A good Cairo crowd applauded the Litta opera company, calling for encores. The Bulletin lauded the fading star, if politely. Regardless, soon she died in Bloomington, reportedly for symptoms of neural degeneration, “chronic meningitis.” Opera queen Clara Louise Kellogg pledged benefit concerts to stall home foreclosure on the Von Elsners. Bloomington  residents raised thousands of dollars for a massive cemetery monument, declaring the genius and greatness of Litta in stone, rebuking her doubters to last.

In retrospect, Marie Von Elsner may have been better off in popular music, playing right at home, the American West. As she died young, variety song and dance swept the nation despite haughty elitists fixed on European convention. Perhaps the statuesque Von Elsner would’ve preferred frontier opera houses and riverboats, playing banjo, singing dance songs, flashing blonde tresses and pink stockings, hot steps, just showing off. Maybe she was never asked or felt right discussing it, either way.

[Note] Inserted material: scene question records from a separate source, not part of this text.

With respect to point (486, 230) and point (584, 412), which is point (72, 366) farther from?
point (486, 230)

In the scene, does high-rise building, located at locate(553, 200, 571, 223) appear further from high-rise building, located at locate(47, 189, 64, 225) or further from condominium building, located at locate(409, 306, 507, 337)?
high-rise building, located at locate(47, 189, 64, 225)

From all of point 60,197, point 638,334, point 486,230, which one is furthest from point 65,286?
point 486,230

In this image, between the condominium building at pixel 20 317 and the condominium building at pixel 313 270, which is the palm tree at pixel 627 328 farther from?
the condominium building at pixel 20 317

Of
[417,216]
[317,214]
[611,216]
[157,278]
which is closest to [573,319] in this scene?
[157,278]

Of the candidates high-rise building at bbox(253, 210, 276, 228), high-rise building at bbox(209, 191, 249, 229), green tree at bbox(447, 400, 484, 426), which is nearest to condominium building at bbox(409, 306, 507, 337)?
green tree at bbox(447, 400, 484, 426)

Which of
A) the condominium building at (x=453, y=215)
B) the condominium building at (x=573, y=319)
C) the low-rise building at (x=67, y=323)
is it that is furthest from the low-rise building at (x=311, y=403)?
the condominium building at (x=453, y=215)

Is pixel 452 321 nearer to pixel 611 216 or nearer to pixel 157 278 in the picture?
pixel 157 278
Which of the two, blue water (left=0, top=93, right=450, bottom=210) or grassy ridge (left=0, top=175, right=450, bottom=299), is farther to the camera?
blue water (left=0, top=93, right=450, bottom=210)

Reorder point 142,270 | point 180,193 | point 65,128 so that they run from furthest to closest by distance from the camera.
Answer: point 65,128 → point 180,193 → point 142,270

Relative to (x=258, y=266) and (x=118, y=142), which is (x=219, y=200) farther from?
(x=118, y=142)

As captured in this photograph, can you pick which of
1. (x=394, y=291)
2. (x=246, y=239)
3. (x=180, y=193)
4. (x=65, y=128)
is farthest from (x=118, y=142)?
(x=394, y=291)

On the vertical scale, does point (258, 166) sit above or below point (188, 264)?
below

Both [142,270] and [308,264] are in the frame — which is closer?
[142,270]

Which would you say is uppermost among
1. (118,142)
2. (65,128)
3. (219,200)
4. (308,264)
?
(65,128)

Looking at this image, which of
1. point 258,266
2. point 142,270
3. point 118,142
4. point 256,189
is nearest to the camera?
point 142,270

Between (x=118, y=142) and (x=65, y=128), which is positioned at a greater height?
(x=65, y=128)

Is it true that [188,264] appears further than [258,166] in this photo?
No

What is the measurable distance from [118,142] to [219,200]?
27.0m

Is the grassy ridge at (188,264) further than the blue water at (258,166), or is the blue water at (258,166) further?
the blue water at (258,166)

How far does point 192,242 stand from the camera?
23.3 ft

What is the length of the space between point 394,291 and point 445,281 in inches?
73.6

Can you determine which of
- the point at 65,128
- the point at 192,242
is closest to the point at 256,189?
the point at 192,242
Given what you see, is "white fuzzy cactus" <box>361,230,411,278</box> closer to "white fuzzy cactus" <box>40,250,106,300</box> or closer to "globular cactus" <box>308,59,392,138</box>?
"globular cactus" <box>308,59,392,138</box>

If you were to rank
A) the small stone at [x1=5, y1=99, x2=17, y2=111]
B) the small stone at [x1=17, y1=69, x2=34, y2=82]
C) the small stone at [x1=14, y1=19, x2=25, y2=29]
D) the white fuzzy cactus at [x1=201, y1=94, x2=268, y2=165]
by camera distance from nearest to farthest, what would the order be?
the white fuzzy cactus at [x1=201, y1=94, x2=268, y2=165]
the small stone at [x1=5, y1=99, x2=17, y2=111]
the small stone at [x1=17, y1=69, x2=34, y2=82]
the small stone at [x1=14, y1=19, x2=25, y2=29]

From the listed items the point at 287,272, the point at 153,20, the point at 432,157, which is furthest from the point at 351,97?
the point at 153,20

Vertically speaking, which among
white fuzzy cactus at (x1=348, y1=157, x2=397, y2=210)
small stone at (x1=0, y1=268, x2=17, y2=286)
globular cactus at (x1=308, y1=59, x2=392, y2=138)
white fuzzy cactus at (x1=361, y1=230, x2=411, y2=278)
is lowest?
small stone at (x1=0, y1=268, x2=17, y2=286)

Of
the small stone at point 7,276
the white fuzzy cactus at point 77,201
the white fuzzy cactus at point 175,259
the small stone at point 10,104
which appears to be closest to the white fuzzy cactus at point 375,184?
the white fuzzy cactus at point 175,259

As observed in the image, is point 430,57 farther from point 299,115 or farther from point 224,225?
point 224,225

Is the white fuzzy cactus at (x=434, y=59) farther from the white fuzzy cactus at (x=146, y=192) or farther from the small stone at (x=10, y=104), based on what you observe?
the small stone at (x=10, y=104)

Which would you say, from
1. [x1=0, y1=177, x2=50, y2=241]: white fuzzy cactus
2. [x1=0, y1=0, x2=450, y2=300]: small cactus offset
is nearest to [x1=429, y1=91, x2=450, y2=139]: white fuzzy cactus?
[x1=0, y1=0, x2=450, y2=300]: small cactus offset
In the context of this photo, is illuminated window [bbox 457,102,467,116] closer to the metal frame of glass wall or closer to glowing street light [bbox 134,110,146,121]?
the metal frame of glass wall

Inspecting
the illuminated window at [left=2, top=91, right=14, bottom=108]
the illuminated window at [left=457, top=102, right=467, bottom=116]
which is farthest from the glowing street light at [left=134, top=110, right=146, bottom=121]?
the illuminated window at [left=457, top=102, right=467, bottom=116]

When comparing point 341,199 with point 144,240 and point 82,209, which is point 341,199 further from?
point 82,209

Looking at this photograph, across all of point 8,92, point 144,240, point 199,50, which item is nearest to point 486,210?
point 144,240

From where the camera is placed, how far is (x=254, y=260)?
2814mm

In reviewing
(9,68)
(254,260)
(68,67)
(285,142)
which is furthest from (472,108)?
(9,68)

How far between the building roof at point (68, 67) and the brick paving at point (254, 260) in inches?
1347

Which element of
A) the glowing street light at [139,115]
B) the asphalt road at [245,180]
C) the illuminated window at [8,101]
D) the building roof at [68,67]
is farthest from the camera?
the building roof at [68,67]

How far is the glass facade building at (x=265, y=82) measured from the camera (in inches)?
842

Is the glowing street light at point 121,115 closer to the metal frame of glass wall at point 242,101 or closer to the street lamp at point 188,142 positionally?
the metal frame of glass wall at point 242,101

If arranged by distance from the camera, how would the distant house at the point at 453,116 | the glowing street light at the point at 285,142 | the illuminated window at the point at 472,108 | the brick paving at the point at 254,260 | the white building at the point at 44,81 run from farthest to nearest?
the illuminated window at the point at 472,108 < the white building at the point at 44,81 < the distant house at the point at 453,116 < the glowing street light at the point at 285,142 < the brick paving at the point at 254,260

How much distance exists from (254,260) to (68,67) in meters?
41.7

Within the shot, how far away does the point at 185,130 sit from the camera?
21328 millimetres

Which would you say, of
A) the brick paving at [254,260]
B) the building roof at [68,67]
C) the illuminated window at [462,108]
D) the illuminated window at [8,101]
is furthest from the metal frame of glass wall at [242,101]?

Because Marie Von Elsner would’ve only been normal, gravitating to popular song and dance as a precocious young American. Girls and boys everywhere were pouring into variety entertainment, consuming, learning and performing.

In the northern delta of Cairo and southeast Missouri, the talent pool was exceptionally strong. Homegrown musicians of every focus were headed upward, the region’s first showbiz generation, laying path for more to come. And they could keep their own names.

Writer and consultant Matt Chaney is compiling a book on historical song and dance, tentatively titled From River Music to Rock in the Missouri Delta. For more information see the ChaneysBlog page “Music History and Legend of the Missouri Delta.” For information on Chaney’s previous books, visit www.fourwallspublishing.com.  Email: mattchaney@fourwallspublishing.com.

Select References

A Familiar Legend. (1874, June 27). Hickman Courier KY, p. 1.

A Local Reminiscence. (1877, Aug. 28). Cairo Bulletin IL, p. 5.

A Musical Family. (1884, Aug. 13). Nebraska State Journal, Lincoln NE, p. 8.

A Number. (1871, Jan. 14). Cairo Bulletin IL, p. 3.

A Serenade. (1865, Oct. 6). Cairo Evening Times IL, p. 4.

A Social Necessity. (1901, April 6). Indianapolis News IN, p. 24.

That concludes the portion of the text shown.